Usually, the basic structure of the neural language model is LSTM or BiLSTM units, but the recurrent neural network needs recursive computation, and the problems of long distance dependence and information loss exist. More seriously, the recurrent neural network processes the input in sequence according to the order of the input text, and essentially extracts the text information in one direction, even though the BilSTM only connects the information extracted from two directions, and does not consider the input information (context information) in two directions at the same time. The depth bidirectional model can simultaneously acquire the context information of the input text and is stronger than the shallow connection of a left-to-right model or a left-to-right model and a right-to-left model, so that the text information is extracted by using a Transformer encoder capable of simultaneously capturing two pieces of direction information to further calculate the conditional probability of all texts in a corpus. The standard conditional language model can only be trained in the left-to-right or right-to-left direction, since looking from both directions at the same time (seeing all words at the same time) will allow each word to see itself indirectly in a multi-layered context, while the goal of the language model is to predict the unseen words from the partial words seen, thus making the model unable to train properly, so the present invention uses a strategy of masking the language model to avoid this problem. The strategy of shielding the language model is to artificially and actively shield partial words in an input sentence, then input the model, and then allow the model to predict which words are shielded, and fill in the blank similarly to a complete shape. Thus, even if the model receives the input in two directions at the same time, the effect of training the language model can be achieved.

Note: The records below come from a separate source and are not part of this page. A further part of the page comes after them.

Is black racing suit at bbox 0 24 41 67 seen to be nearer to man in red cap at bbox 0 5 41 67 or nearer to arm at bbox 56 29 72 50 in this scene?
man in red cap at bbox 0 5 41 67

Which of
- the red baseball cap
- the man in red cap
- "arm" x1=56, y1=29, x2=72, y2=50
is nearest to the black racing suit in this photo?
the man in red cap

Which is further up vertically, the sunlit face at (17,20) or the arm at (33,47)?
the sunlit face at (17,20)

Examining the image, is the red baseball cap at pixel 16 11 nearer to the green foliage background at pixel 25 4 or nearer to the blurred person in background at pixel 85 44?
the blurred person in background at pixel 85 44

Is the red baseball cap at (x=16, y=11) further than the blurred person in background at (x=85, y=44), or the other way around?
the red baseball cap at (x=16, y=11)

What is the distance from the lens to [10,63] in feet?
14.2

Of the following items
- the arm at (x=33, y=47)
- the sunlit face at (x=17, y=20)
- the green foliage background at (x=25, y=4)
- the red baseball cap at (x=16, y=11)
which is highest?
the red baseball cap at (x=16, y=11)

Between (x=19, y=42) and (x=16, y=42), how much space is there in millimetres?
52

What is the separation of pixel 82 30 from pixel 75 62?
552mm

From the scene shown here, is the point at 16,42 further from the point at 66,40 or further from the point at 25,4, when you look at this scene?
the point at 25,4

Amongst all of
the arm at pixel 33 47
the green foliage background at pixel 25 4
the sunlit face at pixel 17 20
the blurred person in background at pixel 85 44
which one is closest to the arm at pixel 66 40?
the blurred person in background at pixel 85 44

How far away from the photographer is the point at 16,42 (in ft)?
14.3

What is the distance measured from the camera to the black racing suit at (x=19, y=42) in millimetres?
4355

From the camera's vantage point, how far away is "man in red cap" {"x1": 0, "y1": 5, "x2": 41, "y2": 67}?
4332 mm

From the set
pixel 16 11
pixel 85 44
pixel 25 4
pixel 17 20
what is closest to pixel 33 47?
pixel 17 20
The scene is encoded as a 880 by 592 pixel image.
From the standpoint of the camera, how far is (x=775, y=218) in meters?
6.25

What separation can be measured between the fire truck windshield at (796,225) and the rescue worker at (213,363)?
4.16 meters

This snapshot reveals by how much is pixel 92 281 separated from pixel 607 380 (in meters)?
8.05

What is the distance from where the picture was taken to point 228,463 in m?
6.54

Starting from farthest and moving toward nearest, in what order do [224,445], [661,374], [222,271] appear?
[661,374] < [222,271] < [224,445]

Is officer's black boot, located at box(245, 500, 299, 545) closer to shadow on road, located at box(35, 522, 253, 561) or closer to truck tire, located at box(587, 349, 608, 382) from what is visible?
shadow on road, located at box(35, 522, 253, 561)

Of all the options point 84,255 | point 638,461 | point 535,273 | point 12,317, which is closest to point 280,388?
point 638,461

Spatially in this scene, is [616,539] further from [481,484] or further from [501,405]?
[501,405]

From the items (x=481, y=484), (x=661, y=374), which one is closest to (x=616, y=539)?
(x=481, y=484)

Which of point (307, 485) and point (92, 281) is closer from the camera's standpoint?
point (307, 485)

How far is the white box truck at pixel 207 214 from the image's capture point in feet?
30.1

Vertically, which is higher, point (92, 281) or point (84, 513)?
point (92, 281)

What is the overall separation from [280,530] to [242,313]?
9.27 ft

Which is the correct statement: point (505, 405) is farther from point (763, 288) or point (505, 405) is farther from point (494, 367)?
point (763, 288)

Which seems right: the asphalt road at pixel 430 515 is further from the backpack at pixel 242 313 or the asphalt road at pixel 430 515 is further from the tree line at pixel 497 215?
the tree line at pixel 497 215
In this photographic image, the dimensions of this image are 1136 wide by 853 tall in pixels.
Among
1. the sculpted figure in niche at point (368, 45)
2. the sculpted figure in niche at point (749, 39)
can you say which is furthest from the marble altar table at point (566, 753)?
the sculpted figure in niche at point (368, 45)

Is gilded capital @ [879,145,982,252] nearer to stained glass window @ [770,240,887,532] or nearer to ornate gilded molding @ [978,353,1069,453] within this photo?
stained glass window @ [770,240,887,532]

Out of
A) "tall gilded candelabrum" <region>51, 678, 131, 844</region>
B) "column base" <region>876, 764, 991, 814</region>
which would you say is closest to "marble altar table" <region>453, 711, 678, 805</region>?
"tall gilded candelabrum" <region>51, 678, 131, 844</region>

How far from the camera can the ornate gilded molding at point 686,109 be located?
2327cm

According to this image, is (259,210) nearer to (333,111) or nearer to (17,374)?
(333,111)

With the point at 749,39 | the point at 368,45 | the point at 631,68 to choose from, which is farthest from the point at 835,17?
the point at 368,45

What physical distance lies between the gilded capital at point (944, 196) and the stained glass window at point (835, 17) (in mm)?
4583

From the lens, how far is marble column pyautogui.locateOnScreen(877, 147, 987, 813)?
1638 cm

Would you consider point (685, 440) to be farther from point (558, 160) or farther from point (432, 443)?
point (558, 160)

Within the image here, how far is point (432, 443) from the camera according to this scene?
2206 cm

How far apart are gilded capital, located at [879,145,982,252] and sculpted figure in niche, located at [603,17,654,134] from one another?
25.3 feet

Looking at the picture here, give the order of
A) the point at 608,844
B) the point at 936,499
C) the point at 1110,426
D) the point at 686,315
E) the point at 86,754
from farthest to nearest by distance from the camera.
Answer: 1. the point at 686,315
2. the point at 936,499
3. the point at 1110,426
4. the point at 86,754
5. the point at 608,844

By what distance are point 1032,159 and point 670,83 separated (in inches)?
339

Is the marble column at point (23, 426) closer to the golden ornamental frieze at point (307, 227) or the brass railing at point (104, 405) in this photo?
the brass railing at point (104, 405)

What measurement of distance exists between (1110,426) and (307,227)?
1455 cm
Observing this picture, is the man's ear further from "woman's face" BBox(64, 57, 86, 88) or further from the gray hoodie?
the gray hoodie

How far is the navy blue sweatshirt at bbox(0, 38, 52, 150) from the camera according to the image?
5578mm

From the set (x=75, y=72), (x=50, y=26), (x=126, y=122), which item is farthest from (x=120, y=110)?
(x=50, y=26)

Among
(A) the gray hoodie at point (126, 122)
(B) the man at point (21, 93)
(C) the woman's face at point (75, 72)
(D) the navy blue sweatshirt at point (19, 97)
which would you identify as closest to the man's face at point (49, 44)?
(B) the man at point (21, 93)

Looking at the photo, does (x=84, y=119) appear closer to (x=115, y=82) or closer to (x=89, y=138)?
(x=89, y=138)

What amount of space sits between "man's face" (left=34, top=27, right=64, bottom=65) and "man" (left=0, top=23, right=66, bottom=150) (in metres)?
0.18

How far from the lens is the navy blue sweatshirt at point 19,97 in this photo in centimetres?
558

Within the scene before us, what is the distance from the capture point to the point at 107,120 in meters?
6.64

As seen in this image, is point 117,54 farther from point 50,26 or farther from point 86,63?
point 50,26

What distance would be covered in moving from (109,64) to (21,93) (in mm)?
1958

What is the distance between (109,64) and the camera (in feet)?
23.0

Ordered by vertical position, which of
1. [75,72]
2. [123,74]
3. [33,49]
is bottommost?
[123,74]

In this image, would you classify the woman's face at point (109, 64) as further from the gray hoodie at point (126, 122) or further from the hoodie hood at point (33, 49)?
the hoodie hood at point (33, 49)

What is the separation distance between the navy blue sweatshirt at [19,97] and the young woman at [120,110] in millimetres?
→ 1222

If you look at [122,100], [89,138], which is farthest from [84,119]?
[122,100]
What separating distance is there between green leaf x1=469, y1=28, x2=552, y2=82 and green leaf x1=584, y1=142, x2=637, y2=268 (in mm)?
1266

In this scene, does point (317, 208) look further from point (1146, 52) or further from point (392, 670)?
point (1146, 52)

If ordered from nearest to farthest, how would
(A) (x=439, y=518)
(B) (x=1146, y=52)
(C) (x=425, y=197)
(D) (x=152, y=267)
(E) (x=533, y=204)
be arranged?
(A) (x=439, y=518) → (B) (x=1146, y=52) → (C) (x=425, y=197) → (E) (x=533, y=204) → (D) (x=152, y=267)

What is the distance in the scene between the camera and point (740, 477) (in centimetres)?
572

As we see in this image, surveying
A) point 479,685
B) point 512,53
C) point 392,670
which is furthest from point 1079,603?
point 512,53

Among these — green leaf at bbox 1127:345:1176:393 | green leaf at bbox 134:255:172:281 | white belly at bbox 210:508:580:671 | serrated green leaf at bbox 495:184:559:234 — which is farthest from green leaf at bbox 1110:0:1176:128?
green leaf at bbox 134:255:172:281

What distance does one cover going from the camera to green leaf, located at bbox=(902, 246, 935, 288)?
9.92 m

The goal of the masking language model is to maximize the log-likelihood function of the probability of occurrence of all the text in the corpus, as shown in equation (4):
Figure GDA0002391244090000101
in equation (4), Mask is a set of words that are occluded in a text context { w }q,wr,...,wuAnd (5) blocking words in the Mask set and predicting the blocked words as much as possible according to the rest wordsq,wr,...,wu}。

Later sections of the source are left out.